本文:
3月6日金曜日の名古屋市会、総務環境委員会は、4日水曜日に呼んだ北角秘書から回答を聞く場となった。いや、なる筈だった。
今の市議会には余裕がない。
3月12日には市会議員の任期は切れてしまう。
その為、現在上程されている議案、名古屋市の予算案について、議会が修正や否決をして、市長が再議を求めても求める先が無くなってしまう。その為、予算案について義務的な支出については専権で処理できるにしても、政策的な支出については次の議会に議案として再提出されるまで議会承認を得ることができない。
(つまり、中日新聞がいくらSL予算は認められないと煽っても、敢えていうが、そんな問題で市長が再議をかけて、予算執行に差支えそうなら議会としては強硬な姿勢を取れない。つまり議会は「人質」を取られているのだ) *1
市会議員の任期が切れるという事は、当然の事ながら選挙が間近に迫っているという事で、色々な動きがある。*2
ここで釘を刺しておきたい。
今、日本を席巻している経済理論はトマ・ピケティの主張だろう。「再配分」という言葉を聞かない日はない。各党が「再配分」にすり寄っている姿はあさましくもある。
河村流減税政策というのは、この「再配分」機能を持つ「税」自体を否定するものであって、「反・再配分」とでもいう経済政策である事は是非とも指摘しておきたい。今更逃げ腰はなしだ。「減税政策こそ再配分政策です」なんて訳の判らない強弁もみっともない・・・というか、それぐらいやっていただくと、さすがに名古屋市民も気が付くでしょうから、やっていただくと有難い。
減税政策や行政の仕事を市場原理主義にさらして公共の撤退、縮小を企図する事は「再配分」の論理とは対極にある。(更に、河村流減税が「金持ち優遇」である事は明白だ)
また、ピケティは国や地方の公的債務についても明確に処方箋を提示している。既に当ブログでは詳細に検討したが、彼の言葉を再掲させていただく。
今日のヨーロッパほど巨大な公的債務を大幅に減らすにはどうすればいいだろう?手法は三つあり、それを各種の比率で組み合わせることもできる。資本税、インフレ、緊縮財政だ。民間資本に対する例外的な課税が、最も公正で効率的な解決策だ。それがだめなら、インフレが有効な役割を果たせる。歴史的には、ほとんどの巨大公的債務はインフレで解決されてきた。公正の面でも効率性の面でも最悪の解決策は、緊縮財政を長引かせることだ。(21世紀の資本 p.568)
参照:2015-02-14 ピケティ「21世紀の資本」からみる河村流減税論
緊縮財政は公的債務を減少させる効果がある。しかしそれは最悪の解決策だ。(特に、デフレ経済下においてはナンセンスでしかない)

データ抜粋:
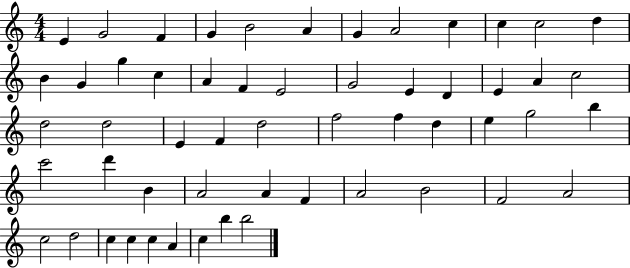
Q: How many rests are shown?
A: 0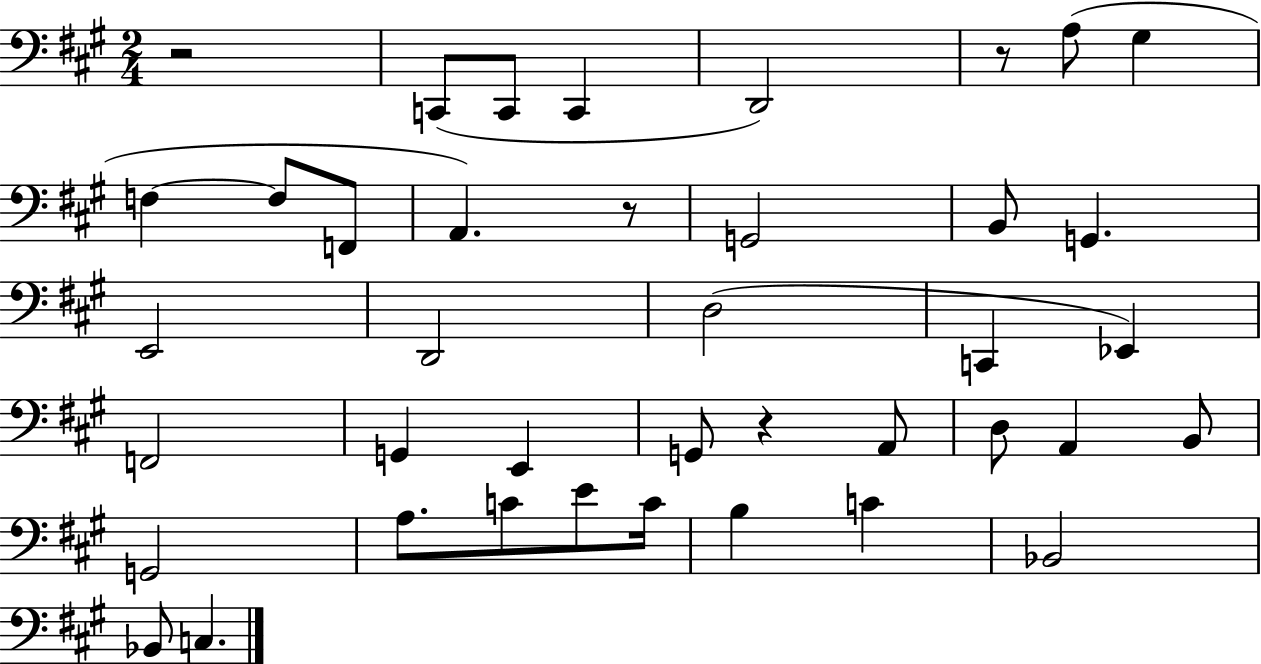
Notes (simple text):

R/h C2/e C2/e C2/q D2/h R/e A3/e G#3/q F3/q F3/e F2/e A2/q. R/e G2/h B2/e G2/q. E2/h D2/h D3/h C2/q Eb2/q F2/h G2/q E2/q G2/e R/q A2/e D3/e A2/q B2/e G2/h A3/e. C4/e E4/e C4/s B3/q C4/q Bb2/h Bb2/e C3/q.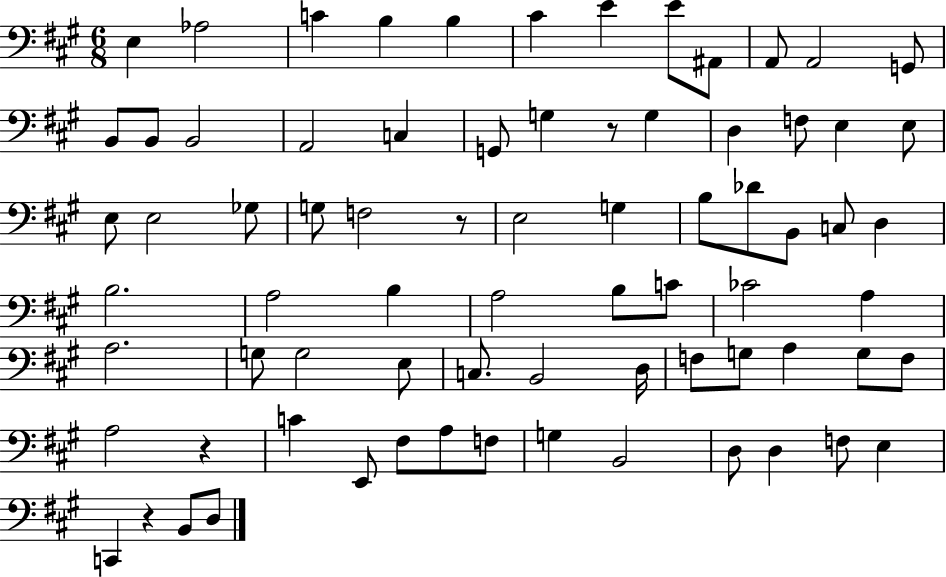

実施事項:
1: 本文で引用されたピケティの言葉では、巨大な公的債務を減らす手法として何が挙げられているか。
2: 「(つまり、中日新聞がいくらS」を含む箇所から始め、「持ち優遇」である事は明白だ)」で終わる本文の範囲を一字一句変えずに引用せよ。
資料はこの作業には関係しない。

解答:
1: 資本税、インフレ、緊縮財政の三つ。

2:
(つまり、中日新聞がいくらSL予算は認められないと煽っても、敢えていうが、そんな問題で市長が再議をかけて、予算執行に差支えそうなら議会としては強硬な姿勢を取れない。つまり議会は「人質」を取られているのだ) *1
市会議員の任期が切れるという事は、当然の事ながら選挙が間近に迫っているという事で、色々な動きがある。*2
ここで釘を刺しておきたい。
今、日本を席巻している経済理論はトマ・ピケティの主張だろう。「再配分」という言葉を聞かない日はない。各党が「再配分」にすり寄っている姿はあさましくもある。
河村流減税政策というのは、この「再配分」機能を持つ「税」自体を否定するものであって、「反・再配分」とでもいう経済政策である事は是非とも指摘しておきたい。今更逃げ腰はなしだ。「減税政策こそ再配分政策です」なんて訳の判らない強弁もみっともない・・・というか、それぐらいやっていただくと、さすがに名古屋市民も気が付くでしょうから、やっていただくと有難い。
減税政策や行政の仕事を市場原理主義にさらして公共の撤退、縮小を企図する事は「再配分」の論理とは対極にある。(更に、河村流減税が「金持ち優遇」である事は明白だ)